--- BEGIN Given information ---

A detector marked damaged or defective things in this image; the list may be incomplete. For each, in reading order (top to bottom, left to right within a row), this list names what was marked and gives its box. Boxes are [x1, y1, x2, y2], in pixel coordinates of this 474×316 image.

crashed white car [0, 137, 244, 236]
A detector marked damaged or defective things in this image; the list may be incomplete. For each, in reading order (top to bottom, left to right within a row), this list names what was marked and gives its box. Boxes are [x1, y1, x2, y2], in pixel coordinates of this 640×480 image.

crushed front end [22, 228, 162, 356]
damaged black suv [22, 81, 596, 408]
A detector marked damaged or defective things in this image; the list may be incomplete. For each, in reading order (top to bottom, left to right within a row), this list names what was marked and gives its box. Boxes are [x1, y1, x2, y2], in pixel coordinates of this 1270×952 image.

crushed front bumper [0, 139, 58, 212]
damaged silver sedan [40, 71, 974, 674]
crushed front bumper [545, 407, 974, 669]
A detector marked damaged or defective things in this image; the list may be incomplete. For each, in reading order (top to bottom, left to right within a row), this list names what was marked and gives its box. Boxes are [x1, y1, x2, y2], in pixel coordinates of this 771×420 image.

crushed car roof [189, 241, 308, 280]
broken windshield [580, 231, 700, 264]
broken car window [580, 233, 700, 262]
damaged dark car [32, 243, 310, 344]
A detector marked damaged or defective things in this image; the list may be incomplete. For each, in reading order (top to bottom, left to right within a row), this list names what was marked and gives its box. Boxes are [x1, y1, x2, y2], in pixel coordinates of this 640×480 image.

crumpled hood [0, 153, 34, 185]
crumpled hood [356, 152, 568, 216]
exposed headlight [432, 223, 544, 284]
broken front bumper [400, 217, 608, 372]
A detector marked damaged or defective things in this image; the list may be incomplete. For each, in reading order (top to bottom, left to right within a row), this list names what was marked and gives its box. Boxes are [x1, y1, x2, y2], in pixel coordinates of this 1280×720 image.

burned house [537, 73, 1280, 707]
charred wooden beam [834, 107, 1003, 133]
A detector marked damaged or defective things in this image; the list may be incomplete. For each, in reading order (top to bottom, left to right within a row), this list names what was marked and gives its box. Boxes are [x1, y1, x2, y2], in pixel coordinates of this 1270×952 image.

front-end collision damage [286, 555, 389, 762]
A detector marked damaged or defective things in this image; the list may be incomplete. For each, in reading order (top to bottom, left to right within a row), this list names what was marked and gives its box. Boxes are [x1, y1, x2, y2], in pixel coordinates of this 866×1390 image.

--- END Given information ---

• What the task requires
Retype all of the rows above word for word, leaving every line unchanged.

• Exercise result
A detector marked damaged or defective things in this image; the list may be incomplete. For each, in reading order (top to bottom, left to right within a row), this list names what was marked and gives its box. Boxes are [x1, y1, x2, y2], in pixel coordinates of this 474×316 image.

crashed white car [0, 137, 244, 236]
A detector marked damaged or defective things in this image; the list may be incomplete. For each, in reading order (top to bottom, left to right within a row), this list names what was marked and gives its box. Boxes are [x1, y1, x2, y2], in pixel coordinates of this 640×480 image.

crushed front end [22, 228, 162, 356]
damaged black suv [22, 81, 596, 408]
A detector marked damaged or defective things in this image; the list may be incomplete. For each, in reading order (top to bottom, left to right within a row), this list names what was marked and gives its box. Boxes are [x1, y1, x2, y2], in pixel coordinates of this 1270×952 image.

crushed front bumper [0, 139, 58, 212]
damaged silver sedan [40, 71, 974, 674]
crushed front bumper [545, 407, 974, 669]
A detector marked damaged or defective things in this image; the list may be incomplete. For each, in reading order (top to bottom, left to right within a row), this list names what was marked and gives its box. Boxes are [x1, y1, x2, y2], in pixel coordinates of this 771×420 image.

crushed car roof [189, 241, 308, 280]
broken windshield [580, 231, 700, 264]
broken car window [580, 233, 700, 262]
damaged dark car [32, 243, 310, 344]
A detector marked damaged or defective things in this image; the list may be incomplete. For each, in reading order (top to bottom, left to right within a row), this list names what was marked and gives its box. Boxes are [x1, y1, x2, y2], in pixel coordinates of this 640×480 image.

crumpled hood [0, 153, 34, 185]
crumpled hood [356, 152, 568, 216]
exposed headlight [432, 223, 544, 284]
broken front bumper [400, 217, 608, 372]
A detector marked damaged or defective things in this image; the list may be incomplete. For each, in reading order (top to bottom, left to right within a row), this list names what was marked and gives its box. Boxes are [x1, y1, x2, y2], in pixel coordinates of this 1280×720 image.

burned house [537, 73, 1280, 707]
charred wooden beam [834, 107, 1003, 133]
A detector marked damaged or defective things in this image; the list may be incomplete. For each, in reading order (top to bottom, left to right within a row), this list names what was marked and gives its box. Boxes are [x1, y1, x2, y2], in pixel coordinates of this 1270×952 image.

front-end collision damage [286, 555, 389, 762]
A detector marked damaged or defective things in this image; the list may be incomplete. For each, in reading order (top to bottom, left to right within a row), this list names what was marked and gives its box. Boxes are [x1, y1, x2, y2], in pixel coordinates of this 866×1390 image.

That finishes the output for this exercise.